17. The non-transitory computer-readable medium of claim 16, wherein cleansing the first well log data comprises:
scaling the first well log data to produce scaled well log data, wherein the first well log data is scaled to a normalized range to provide uniformity across different measurements in the first well log data, and wherein the first well log data is scaled using a minmaxscaler; and
splitting the scaled well log data into the first sequences to produce the cleansed well log data, wherein the scaled well log data is split based upon one or more defined window sizes, and wherein the cleansed well log data is in a 2D array.
18. The non-transitory computer-readable medium of claim 17, wherein training the CNN comprises:
applying filters to the cleansed well log data to produce filtered well log data, wherein applying the filters detects spatial patterns within the first sequences, and wherein the applying the filters comprises passing the first sequences through one or more convolutional one-dimensional layers of the CNN;
reducing a dimensionality of the filtered well log data to produce reduced well log data, wherein reducing the dimensionality comprises passing the filtered well log data through one or more maxpooling one-dimensional layers of the CNN;
connecting and regularizing the reduced well log data to produce connected and regularized well log data, wherein connecting and regularizing the reduced well log data generalizes the reduced well log data and prevents overfitting within the reduced well log data, and wherein connecting and regularizing the reduced well log data comprises passing the reduced well log data through one or more dense and dropout layers of the CNN;
converting the connected and regularized well log data from a multi-dimensional output into a one-dimensional vector using a flatten layer of the CNN;
predicting a binary classification for the first formation tops in the first wells based upon the one-dimensional vector, wherein the binary classification is predicted using a dense layer of the CNN, and wherein the dense layer comprises sigmoid activation; and
training the CNN with a binary cross-entropy loss function that is configured to distinguish the first sequences containing the first marker tops from those without the first marker tops, wherein the binary cross-entropy loss function is determined or based upon the binary classification.
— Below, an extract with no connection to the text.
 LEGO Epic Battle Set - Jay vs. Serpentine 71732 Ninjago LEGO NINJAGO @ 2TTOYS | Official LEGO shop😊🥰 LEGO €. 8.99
19. The non-transitory computer-readable medium of claim 18, wherein predicting the probability comprises determining an area of a deviation of the second sequences from a predicted probability log, and wherein as the area increases, the probability increases.
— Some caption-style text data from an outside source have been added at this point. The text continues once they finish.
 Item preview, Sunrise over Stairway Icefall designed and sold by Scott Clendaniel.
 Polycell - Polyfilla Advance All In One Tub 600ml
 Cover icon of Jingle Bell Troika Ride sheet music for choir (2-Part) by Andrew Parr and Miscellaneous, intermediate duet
20. The non-transitory computer-readable medium of claim 19, wherein the operations further comprise:
filtering the second formation tops to those within a portion of the area where the probability is highest to produce filtered formation tops;
displaying the filtered formation tops; and
performing a wellsite action based upon or in response to the filtered formation tops, wherein the wellsite action comprises generating or updating a model of the subsurface.